* 学習用の本文 *
★ ★ ★ ★ ★
新建新聞社と住宅テック7社(コンベックス:東京都渋谷区、リフィード:福岡市、タウンライフ・東京都新宿区、スペースリー:東京都渋谷区、iYell:東京都渋谷区、ダンドリワーク:滋賀県草津市、リブ・コンサルティング:東京都千代田区)は、住宅業界の従事者500名を対象に「住宅業界のDX推進状況」に関する調査を実施した。
アンケート調査では、住宅関連業の従事者500名のほぼ100%が「DXを推進するべき」という結果だ。
割合を集計したところ、DXを推進するべき(35.9%)が一番多く、「状況に合わせて推進するべき」(35.3%)が2番目に多かった。「強く推進するべき」(27.5%)と合わせて回答者の98.6%が「推進すべき」と考えているようだ。
企業に、DXに取り組んでいるかを聞いた質問では、7割弱にあたる67.8%が「現在DXに取り組んでいる・取り組む予定」と回答した。
また、規模の大小に関わらず業界全体としてDXへの注目度が高いことも判明した。
従業員数別のDX推進状況の割合を集計したところ「501-1,000名以下」の企業のDX推進率が最も高い(88.9%)が、「1-10名以下」の企業においても半分以上の55.1%がDXを推進している。
DXを推進するきっかけでは、「DXの機運が高まっているから」という回答者(54.5%)が最も多く、次いで「DXのニュース・記事を読んだから」(23.6%)、「社内メンバーからの要望」(18.7%)と続いた。
★ ★ ★ ★ ★
* 項目の抜粋 *
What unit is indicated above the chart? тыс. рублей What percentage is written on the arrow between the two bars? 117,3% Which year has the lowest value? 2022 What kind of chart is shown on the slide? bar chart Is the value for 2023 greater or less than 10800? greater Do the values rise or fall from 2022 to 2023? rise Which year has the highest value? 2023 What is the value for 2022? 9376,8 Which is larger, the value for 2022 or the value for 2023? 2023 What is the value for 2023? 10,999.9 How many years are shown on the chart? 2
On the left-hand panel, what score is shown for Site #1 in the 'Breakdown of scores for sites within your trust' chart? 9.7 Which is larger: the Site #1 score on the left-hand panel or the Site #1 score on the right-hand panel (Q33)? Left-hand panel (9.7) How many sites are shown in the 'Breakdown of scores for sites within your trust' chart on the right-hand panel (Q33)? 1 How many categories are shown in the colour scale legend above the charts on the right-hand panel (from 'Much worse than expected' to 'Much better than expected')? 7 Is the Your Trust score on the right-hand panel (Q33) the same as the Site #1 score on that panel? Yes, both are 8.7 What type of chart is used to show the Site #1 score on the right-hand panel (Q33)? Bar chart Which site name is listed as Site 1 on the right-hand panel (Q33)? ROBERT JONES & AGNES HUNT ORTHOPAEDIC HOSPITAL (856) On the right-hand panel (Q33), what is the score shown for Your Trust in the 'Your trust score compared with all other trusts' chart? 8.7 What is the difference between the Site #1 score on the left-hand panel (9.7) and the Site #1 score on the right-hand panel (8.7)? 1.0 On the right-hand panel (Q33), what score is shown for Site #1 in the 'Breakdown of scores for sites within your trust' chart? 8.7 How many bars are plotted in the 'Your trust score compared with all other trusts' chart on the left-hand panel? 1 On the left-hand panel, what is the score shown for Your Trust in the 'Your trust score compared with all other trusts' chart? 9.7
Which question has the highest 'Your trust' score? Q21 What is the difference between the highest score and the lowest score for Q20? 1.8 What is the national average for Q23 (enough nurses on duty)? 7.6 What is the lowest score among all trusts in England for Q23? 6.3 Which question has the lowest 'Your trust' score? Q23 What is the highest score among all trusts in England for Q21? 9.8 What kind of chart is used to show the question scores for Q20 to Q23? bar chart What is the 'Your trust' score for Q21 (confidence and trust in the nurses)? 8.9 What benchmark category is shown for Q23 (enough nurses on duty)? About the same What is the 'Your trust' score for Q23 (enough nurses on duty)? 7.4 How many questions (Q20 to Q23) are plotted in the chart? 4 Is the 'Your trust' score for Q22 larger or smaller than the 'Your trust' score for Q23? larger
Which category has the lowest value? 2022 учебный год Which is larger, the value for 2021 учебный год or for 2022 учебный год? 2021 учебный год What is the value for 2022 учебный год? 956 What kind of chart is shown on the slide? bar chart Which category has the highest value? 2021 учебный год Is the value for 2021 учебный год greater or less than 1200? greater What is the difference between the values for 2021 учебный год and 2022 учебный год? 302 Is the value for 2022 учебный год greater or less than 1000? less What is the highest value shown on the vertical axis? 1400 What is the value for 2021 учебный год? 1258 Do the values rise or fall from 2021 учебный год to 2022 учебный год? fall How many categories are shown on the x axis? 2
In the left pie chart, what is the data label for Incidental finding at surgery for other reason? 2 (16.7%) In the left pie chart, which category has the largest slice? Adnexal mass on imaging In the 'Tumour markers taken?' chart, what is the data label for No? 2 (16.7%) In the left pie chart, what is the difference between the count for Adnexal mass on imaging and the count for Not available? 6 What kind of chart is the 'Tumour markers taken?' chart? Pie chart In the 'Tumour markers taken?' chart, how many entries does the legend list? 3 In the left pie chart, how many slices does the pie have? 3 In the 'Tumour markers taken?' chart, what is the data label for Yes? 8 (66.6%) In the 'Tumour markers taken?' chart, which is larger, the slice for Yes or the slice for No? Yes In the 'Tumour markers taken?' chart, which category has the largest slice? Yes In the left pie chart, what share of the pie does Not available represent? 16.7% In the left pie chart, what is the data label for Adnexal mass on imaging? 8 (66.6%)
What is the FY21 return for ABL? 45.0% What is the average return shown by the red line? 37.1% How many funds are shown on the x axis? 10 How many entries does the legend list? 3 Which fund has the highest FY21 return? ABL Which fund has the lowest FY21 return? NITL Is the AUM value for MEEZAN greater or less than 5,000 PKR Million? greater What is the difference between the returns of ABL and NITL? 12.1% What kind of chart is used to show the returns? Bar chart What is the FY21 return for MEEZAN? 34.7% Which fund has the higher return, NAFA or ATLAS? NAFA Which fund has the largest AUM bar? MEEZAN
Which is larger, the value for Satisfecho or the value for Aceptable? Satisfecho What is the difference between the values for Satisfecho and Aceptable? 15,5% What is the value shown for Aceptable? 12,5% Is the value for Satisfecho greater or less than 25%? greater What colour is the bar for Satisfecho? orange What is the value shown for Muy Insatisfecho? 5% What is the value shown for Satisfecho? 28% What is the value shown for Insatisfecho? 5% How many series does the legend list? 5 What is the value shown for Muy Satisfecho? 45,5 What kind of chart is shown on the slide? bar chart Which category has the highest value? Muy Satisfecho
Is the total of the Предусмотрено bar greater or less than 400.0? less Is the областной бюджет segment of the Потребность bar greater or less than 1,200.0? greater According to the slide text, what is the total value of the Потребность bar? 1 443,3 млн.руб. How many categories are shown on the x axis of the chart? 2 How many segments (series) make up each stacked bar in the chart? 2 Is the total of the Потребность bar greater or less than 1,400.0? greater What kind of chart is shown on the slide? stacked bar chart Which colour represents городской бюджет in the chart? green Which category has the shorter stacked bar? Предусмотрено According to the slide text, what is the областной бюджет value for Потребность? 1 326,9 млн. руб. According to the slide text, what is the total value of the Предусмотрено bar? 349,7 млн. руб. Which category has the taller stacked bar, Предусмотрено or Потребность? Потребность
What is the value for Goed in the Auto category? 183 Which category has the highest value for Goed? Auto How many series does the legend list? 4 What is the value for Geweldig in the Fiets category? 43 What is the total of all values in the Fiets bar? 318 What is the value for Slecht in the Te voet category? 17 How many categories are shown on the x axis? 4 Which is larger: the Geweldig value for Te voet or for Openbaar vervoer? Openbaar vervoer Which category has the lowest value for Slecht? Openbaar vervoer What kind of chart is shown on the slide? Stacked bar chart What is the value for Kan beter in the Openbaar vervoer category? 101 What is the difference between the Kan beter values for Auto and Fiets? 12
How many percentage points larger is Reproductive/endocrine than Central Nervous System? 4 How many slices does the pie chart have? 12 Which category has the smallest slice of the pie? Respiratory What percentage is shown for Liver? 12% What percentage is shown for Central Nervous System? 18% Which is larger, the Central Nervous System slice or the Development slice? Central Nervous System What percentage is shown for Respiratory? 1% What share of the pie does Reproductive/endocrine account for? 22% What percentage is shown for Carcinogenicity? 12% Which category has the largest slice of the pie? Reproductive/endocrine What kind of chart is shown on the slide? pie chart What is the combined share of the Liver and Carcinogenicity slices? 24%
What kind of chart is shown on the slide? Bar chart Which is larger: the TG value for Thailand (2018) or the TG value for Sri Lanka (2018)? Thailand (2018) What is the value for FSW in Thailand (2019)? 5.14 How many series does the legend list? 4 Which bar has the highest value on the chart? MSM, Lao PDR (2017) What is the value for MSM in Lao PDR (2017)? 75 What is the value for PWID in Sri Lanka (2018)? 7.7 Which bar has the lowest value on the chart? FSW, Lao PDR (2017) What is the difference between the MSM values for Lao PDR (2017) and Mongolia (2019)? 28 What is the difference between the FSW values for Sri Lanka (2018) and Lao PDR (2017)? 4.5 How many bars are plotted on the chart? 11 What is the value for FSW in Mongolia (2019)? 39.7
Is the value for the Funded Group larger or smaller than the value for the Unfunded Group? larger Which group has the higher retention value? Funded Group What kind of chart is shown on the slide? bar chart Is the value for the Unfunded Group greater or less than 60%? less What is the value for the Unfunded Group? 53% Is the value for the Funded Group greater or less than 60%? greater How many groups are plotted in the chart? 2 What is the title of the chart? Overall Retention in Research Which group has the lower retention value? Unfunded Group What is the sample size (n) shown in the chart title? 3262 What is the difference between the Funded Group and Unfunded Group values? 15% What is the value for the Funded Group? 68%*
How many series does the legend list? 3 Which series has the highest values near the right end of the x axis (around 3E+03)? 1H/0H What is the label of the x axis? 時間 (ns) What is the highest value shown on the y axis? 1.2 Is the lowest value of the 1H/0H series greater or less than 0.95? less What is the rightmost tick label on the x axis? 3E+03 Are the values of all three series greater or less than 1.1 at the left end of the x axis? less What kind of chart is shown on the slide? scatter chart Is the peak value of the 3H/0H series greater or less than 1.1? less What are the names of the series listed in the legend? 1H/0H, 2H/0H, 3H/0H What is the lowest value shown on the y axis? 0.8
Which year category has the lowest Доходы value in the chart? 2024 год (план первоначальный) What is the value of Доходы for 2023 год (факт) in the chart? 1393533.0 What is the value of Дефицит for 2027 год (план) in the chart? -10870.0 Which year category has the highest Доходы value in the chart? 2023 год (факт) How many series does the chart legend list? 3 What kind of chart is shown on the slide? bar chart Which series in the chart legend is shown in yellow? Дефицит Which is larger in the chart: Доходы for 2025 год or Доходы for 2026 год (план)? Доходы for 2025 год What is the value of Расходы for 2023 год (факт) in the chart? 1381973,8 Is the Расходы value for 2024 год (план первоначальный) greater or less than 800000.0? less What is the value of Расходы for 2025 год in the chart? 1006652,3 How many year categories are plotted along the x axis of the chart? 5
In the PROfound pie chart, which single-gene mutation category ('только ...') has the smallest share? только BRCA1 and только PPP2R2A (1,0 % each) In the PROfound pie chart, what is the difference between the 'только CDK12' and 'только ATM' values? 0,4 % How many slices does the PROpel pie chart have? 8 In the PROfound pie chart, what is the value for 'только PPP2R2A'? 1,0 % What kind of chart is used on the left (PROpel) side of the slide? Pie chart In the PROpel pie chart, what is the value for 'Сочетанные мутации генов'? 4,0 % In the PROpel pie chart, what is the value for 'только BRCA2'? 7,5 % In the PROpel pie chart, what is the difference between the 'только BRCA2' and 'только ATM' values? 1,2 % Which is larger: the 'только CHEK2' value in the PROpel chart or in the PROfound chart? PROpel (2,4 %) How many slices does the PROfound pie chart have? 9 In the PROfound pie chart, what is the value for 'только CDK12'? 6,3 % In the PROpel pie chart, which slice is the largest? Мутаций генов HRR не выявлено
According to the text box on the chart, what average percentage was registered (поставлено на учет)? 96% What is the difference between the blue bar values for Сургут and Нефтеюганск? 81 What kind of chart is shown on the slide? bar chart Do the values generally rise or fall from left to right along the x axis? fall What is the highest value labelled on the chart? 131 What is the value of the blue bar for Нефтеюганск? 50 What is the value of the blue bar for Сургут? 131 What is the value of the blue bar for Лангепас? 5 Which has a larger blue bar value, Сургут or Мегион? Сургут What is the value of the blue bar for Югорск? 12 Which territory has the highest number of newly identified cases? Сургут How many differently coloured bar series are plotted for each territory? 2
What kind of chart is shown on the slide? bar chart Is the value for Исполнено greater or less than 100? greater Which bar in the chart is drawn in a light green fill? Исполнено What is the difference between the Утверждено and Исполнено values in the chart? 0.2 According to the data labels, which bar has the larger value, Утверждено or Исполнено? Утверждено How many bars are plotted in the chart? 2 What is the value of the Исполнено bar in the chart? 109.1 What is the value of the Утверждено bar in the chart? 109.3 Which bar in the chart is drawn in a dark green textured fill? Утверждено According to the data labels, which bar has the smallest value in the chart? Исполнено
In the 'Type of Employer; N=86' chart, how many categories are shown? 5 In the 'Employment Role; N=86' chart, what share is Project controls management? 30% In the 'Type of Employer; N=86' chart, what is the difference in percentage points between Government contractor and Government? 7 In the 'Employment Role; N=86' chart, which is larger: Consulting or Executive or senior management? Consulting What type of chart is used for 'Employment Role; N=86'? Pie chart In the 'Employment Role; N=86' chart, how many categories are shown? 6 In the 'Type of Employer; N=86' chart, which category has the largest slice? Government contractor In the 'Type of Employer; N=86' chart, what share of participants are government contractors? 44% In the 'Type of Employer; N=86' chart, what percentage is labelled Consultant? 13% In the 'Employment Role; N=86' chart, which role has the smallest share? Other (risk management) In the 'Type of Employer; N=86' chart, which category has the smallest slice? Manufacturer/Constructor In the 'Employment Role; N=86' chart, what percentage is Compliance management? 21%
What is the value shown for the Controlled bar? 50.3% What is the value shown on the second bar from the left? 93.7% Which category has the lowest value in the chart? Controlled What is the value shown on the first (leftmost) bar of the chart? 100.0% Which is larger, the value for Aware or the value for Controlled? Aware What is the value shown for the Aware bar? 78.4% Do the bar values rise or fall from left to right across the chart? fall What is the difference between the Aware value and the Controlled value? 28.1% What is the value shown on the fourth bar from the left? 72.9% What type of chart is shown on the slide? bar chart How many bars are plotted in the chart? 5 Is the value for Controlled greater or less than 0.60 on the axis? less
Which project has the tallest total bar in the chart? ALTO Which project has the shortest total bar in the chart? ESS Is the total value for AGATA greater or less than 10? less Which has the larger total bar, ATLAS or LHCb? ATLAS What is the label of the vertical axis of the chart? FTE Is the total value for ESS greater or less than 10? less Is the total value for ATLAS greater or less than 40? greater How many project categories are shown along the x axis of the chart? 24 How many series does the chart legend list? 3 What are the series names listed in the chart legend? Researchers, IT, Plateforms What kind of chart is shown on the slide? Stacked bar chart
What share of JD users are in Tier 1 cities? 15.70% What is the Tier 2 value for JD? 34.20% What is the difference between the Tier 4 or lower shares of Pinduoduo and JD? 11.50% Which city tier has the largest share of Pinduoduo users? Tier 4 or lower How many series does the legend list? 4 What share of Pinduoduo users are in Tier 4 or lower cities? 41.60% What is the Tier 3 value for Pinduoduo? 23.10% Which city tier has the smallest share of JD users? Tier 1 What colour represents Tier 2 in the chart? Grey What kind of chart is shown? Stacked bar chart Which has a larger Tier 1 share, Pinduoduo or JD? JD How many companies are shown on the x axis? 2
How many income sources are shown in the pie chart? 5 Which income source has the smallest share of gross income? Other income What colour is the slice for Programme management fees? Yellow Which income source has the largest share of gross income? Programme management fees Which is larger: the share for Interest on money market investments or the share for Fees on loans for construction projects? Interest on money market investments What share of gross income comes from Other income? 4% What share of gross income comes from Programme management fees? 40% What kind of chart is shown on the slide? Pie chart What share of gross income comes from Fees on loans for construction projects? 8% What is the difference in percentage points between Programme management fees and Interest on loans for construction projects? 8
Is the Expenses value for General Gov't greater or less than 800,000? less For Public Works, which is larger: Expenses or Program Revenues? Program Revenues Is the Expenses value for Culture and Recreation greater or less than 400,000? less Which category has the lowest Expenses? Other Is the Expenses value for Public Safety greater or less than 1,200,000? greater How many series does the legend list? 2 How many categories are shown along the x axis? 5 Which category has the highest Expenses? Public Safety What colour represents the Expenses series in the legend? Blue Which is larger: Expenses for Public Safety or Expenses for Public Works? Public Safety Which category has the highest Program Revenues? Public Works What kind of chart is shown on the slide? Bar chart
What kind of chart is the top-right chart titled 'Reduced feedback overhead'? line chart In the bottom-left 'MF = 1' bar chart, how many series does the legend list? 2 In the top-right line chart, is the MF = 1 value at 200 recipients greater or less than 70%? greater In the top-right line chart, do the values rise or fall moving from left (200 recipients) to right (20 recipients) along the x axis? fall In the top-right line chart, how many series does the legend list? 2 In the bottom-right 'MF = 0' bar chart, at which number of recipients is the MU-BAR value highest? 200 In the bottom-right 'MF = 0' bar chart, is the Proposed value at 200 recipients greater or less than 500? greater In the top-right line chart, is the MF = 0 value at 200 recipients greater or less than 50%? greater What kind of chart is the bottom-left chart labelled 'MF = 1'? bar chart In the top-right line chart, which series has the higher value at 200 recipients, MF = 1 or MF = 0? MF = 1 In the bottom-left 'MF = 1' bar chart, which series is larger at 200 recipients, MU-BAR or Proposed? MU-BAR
★ ★ ★ ★ ★
* 指示 *
住宅業界のDX調査についての本文から、「割合を集計したところ、DXを」で始まり「望」(18.7%)と続いた。」で終わる部分を一字も変えずに書き写す。

* 解答欄 *
割合を集計したところ、DXを推進するべき(35.9%)が一番多く、「状況に合わせて推進するべき」(35.3%)が2番目に多かった。「強く推進するべき」(27.5%)と合わせて回答者の98.6%が「推進すべき」と考えているようだ。
企業に、DXに取り組んでいるかを聞いた質問では、7割弱にあたる67.8%が「現在DXに取り組んでいる・取り組む予定」と回答した。
また、規模の大小に関わらず業界全体としてDXへの注目度が高いことも判明した。
従業員数別のDX推進状況の割合を集計したところ「501-1,000名以下」の企業のDX推進率が最も高い(88.9%)が、「1-10名以下」の企業においても半分以上の55.1%がDXを推進している。
DXを推進するきっかけでは、「DXの機運が高まっているから」という回答者(54.5%)が最も多く、次いで「DXのニュース・記事を読んだから」(23.6%)、「社内メンバーからの要望」(18.7%)と続いた。